Page extract
-------------------------

While away the days on Ile de Re

Go France : The sense of not much to do and all day to do it pervades Ile de Re – and that’s what makes it such a great place…

Go France: The sense of not much to do and all day to do it pervades Ile de Re – and that's what makes it such a great place to visit, writes ORNA MULCAHY

IT WASN’T the obvious way to reach Île de Ré – the tiny island on France’s Atlantic coast that’s been been likened to the Hamptons because of the number of posh Parisiens who holiday there. After all, Ryanair flies from Dublin and Cork to the city of La Rochelle daily in summer and from there it’s a quick drive across a bridge onto the island. But in summer the flights are pricey, naturally, and we wanted to take the bikes. The bike is king on Île de Ré – an island that’s just 30km long and 5.5km at its widest, but which has 100km of cycle paths meandering between its 10 villages.

-------------------------

Entries

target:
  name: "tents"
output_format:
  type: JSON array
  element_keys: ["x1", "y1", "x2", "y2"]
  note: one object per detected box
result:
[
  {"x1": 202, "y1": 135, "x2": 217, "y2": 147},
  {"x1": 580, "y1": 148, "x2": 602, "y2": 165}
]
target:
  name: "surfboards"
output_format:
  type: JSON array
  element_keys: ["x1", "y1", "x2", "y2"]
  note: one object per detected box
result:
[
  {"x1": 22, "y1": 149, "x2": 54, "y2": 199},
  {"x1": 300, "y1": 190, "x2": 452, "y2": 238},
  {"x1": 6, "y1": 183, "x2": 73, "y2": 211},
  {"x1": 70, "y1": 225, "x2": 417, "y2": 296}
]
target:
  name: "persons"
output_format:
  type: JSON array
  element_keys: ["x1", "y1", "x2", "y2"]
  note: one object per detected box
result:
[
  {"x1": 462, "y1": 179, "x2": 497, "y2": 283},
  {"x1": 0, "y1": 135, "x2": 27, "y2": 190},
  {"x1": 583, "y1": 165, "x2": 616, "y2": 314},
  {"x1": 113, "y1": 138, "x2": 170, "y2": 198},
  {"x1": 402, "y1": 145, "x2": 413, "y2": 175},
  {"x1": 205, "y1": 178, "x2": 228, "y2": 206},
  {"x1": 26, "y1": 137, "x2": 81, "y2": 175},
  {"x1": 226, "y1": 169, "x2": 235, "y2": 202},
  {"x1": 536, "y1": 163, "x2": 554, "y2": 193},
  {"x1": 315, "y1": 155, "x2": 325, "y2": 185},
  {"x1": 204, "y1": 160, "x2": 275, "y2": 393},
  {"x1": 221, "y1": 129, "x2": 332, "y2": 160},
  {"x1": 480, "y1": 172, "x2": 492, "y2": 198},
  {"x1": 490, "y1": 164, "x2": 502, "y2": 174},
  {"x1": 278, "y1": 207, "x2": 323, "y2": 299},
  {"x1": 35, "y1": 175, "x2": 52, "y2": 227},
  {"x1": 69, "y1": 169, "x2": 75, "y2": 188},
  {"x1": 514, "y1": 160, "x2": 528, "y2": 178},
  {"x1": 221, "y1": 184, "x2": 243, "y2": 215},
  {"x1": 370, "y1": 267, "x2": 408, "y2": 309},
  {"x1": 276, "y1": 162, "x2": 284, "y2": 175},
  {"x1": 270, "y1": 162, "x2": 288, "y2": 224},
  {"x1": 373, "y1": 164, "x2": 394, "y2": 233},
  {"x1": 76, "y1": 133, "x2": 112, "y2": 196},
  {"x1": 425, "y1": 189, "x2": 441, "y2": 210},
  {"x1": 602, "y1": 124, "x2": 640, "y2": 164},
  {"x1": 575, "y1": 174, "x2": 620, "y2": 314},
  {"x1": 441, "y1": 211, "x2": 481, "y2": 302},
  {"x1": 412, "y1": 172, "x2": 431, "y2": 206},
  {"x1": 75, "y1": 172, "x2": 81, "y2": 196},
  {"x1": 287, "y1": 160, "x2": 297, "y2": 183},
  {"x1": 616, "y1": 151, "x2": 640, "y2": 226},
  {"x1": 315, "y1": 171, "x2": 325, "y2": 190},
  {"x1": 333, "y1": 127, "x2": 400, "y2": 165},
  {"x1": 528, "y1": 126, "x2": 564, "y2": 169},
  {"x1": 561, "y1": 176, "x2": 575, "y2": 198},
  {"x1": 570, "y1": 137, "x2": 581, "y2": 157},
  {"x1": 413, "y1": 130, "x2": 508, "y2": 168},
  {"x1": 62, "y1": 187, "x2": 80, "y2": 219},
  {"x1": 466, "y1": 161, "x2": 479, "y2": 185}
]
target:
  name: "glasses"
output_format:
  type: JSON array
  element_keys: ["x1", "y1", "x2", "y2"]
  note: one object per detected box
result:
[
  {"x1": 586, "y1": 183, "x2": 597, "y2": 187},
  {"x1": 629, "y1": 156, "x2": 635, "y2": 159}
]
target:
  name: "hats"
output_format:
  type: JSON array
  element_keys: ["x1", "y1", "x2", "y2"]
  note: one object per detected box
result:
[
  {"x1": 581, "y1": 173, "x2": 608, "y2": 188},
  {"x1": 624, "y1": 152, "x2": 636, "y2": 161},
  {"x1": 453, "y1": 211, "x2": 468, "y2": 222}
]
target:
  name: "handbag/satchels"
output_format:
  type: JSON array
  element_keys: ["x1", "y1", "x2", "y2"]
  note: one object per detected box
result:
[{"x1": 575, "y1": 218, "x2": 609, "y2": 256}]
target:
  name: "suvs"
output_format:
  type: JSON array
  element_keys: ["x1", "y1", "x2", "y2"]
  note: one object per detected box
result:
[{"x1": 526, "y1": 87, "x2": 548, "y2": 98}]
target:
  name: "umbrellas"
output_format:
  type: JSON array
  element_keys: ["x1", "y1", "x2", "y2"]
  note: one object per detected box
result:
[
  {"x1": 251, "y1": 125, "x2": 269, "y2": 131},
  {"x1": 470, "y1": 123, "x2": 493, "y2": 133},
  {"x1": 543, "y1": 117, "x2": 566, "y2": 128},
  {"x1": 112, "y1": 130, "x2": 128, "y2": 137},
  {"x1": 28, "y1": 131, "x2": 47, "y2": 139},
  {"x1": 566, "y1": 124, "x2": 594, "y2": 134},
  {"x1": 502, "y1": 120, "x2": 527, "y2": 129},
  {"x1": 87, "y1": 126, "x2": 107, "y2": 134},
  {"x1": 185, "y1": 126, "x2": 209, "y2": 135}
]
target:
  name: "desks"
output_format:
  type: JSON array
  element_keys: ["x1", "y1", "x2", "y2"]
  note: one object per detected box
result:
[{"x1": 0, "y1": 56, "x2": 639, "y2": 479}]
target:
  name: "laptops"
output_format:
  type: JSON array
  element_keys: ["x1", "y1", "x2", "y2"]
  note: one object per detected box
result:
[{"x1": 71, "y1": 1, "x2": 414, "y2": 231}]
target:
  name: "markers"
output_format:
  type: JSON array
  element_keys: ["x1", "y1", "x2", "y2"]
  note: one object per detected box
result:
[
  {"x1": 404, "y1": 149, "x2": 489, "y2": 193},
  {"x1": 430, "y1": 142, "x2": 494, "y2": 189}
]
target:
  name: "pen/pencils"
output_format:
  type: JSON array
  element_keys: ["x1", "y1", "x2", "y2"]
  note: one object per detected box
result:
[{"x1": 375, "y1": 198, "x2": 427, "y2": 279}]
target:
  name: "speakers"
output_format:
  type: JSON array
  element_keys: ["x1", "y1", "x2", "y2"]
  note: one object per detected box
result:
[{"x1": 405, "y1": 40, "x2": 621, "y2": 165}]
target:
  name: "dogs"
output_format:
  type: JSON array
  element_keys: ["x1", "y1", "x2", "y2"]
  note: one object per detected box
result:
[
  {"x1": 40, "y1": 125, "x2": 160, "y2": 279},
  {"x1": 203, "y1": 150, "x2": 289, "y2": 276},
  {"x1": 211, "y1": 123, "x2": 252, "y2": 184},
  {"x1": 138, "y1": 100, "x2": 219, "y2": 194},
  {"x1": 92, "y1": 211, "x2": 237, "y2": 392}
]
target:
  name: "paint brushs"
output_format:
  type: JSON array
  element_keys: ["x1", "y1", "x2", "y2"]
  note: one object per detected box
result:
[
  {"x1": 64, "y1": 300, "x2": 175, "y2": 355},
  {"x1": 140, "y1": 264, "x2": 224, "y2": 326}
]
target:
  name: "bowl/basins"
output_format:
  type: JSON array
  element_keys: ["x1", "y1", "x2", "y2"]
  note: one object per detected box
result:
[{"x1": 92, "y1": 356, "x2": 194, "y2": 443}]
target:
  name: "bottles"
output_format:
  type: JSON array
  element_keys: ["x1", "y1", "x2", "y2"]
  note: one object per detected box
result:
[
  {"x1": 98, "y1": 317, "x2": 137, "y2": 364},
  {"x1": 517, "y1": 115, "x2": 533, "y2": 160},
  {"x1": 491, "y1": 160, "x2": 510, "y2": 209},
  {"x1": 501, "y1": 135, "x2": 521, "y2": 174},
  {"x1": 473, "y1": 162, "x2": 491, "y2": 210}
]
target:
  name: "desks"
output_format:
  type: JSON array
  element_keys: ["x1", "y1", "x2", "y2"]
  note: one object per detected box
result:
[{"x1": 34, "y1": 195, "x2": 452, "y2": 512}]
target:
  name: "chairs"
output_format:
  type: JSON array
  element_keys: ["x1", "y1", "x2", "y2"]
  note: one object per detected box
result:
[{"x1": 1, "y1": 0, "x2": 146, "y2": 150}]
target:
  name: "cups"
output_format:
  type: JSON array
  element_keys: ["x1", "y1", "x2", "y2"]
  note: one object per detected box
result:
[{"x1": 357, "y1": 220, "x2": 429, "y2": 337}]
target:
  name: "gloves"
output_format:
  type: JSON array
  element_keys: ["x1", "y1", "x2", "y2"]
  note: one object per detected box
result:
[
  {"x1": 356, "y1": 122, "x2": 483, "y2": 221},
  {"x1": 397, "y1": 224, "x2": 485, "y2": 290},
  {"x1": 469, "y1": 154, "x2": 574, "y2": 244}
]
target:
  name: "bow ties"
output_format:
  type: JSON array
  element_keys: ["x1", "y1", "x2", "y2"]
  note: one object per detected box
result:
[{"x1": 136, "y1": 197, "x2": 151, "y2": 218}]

-------------------------

Given request A
Print a passage of the Île de Ré article verbatim, starting at the words containing "Go France: The" and ending after "its 10 villages.".
Given request B
According to the Île de Ré article, how many kilometers of cycle paths does the island have?
The records come from a separate source that has no connection to the Île de Ré article.

Complete output A
Go France: The sense of not much to do and all day to do it pervades Ile de Re – and that's what makes it such a great place to visit, writes ORNA MULCAHY

IT WASN’T the obvious way to reach Île de Ré – the tiny island on France’s Atlantic coast that’s been been likened to the Hamptons because of the number of posh Parisiens who holiday there. After all, Ryanair flies from Dublin and Cork to the city of La Rochelle daily in summer and from there it’s a quick drive across a bridge onto the island. But in summer the flights are pricey, naturally, and we wanted to take the bikes. The bike is king on Île de Ré – an island that’s just 30km long and 5.5km at its widest, but which has 100km of cycle paths meandering between its 10 villages.

Complete output B
The island has 100km of cycle paths.